20 pulverizing punk essentials from the 1970s
By Jonathan Eig
“Sheena is a Punk Rocker” by Ramones (1977)
Meanwhile, on the left side of the Atlantic, punk bands were playing the same handful of chords but with a different effect. The Ramones had released their first album a year earlier so by the time of Rocket to Russia, the band’s third studio release, Joey, Johnny, Dee Dee and Tommy were a more polished product than the Sex Pistols.
Within the punk universe, they served up a slightly wider range of songs. Most importantly, despite the punk image, they were as goofy as they were scary. Many of their best songs celebrated the chosen lifestyle of punks who were not necessarily for a violent overthrow of the establishment but for something different and more exciting than what mainstream music and culture was offering. Which is precisely why “Sheena is a punk rocker … now.”
“Blank Generation” by Richard Hell and the Voidoids (1977)
Richard Hell tried playing in collaborative efforts. He was with Tom Verlaine in the Television and then with Johnny Thunders in the Heartbreakers. Nothing lasted. So he took his bass and joined up with a couple of guitarists and a drummer (who would soon replace Tommy Ramone in the Ramones), and released a couple of albums as Richard Hell and the Voidoids. That band didn’t last very long either, but they did produce two cutting-edge punk albums. “Blank Generation,” a reworking of Rod McKuen’s “The Beat Generation,” established a new anthem for the punks of the late ‘70s.

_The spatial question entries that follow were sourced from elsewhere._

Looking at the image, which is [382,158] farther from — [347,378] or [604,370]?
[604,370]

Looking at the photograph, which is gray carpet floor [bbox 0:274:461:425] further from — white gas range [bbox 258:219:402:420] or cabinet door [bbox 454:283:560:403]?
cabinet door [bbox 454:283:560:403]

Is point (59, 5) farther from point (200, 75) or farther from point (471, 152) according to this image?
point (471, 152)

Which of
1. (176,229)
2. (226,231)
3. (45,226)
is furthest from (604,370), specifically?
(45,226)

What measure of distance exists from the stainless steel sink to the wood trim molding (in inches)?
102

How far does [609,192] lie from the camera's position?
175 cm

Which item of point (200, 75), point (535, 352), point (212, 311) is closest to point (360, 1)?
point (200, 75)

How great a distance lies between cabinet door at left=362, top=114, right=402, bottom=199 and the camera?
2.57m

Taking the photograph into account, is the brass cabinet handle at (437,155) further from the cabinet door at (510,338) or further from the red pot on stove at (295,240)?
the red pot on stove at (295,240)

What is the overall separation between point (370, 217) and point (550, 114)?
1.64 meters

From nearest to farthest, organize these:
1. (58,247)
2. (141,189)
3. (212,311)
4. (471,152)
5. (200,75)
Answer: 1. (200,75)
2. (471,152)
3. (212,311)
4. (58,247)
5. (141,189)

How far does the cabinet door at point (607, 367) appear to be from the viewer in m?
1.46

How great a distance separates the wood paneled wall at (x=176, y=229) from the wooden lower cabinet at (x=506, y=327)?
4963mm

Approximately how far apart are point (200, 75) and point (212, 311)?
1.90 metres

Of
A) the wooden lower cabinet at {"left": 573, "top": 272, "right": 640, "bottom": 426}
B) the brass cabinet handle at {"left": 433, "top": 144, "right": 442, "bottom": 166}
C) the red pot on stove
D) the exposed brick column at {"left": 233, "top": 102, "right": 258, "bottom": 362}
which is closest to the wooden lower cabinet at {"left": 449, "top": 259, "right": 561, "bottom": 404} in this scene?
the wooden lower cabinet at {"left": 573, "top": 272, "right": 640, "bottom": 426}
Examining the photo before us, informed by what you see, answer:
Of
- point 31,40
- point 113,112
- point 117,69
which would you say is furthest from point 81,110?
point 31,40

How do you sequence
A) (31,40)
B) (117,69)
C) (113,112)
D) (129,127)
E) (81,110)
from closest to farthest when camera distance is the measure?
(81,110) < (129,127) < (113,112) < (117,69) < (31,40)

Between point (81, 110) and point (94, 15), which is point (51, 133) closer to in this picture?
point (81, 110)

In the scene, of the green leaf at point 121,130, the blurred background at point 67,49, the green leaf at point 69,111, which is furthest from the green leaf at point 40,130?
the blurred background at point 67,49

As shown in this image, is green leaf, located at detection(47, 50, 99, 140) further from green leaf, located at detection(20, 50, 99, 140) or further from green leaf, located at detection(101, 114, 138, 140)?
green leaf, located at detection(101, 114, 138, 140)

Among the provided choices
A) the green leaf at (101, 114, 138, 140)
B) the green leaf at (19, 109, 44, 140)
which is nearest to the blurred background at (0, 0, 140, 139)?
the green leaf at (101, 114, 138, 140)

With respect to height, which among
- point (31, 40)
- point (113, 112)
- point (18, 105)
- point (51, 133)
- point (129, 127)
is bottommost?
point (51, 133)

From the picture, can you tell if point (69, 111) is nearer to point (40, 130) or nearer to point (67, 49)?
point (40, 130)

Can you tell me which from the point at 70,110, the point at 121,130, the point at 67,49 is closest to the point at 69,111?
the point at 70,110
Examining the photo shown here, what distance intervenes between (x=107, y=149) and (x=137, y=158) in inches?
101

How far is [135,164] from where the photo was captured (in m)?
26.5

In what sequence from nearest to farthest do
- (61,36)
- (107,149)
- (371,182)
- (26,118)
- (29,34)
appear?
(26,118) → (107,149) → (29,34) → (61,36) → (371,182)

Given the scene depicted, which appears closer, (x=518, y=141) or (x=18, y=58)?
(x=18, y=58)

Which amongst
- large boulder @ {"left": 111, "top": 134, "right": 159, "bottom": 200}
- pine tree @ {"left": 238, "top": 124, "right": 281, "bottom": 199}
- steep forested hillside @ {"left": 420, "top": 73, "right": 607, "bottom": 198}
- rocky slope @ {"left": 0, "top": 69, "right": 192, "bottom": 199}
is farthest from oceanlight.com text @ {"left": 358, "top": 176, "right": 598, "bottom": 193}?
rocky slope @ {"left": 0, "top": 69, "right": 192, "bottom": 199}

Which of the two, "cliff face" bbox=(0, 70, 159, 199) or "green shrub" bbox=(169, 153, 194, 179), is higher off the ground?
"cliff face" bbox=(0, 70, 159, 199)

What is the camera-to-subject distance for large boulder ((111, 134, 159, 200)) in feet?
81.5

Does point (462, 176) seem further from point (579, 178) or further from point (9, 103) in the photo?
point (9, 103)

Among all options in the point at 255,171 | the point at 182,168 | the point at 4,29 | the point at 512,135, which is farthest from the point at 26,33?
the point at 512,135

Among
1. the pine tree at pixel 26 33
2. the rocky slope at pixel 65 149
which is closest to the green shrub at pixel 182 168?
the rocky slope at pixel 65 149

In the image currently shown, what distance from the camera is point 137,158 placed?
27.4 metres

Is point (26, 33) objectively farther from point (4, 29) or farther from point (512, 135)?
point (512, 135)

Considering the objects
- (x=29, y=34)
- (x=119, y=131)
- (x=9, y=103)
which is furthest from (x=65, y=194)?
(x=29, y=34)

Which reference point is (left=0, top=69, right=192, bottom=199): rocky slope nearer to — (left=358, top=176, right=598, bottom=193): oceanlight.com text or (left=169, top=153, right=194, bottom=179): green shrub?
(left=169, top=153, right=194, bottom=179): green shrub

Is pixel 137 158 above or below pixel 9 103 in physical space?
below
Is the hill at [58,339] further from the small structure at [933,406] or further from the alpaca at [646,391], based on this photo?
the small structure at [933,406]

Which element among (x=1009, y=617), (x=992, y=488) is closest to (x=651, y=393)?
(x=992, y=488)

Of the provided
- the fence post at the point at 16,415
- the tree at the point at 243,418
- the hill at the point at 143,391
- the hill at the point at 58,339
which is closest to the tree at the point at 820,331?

“Orgasm Addict” by the Buzzcocks (1977)
What it must have been like in Manchester in the mid-‘70s. The Buzzcocks and Joy Division and the Fall. The first gig ever played by the Sex Pistols. Pete Shelley and Howard Devoto, who founded the Buzzcocks, were at the center of it all.
Though their first studio album wouldn’t be released for another year, “Orgasm Addict” kicked off a run of singles that laid the foundation of what would one day be called pop punk. More attention to tight melodies and a bit more musical variety, but with the same irreverent and in-your-face lyrical attack. Devoto would soon leave and form a band that we may be hearing from a bit later.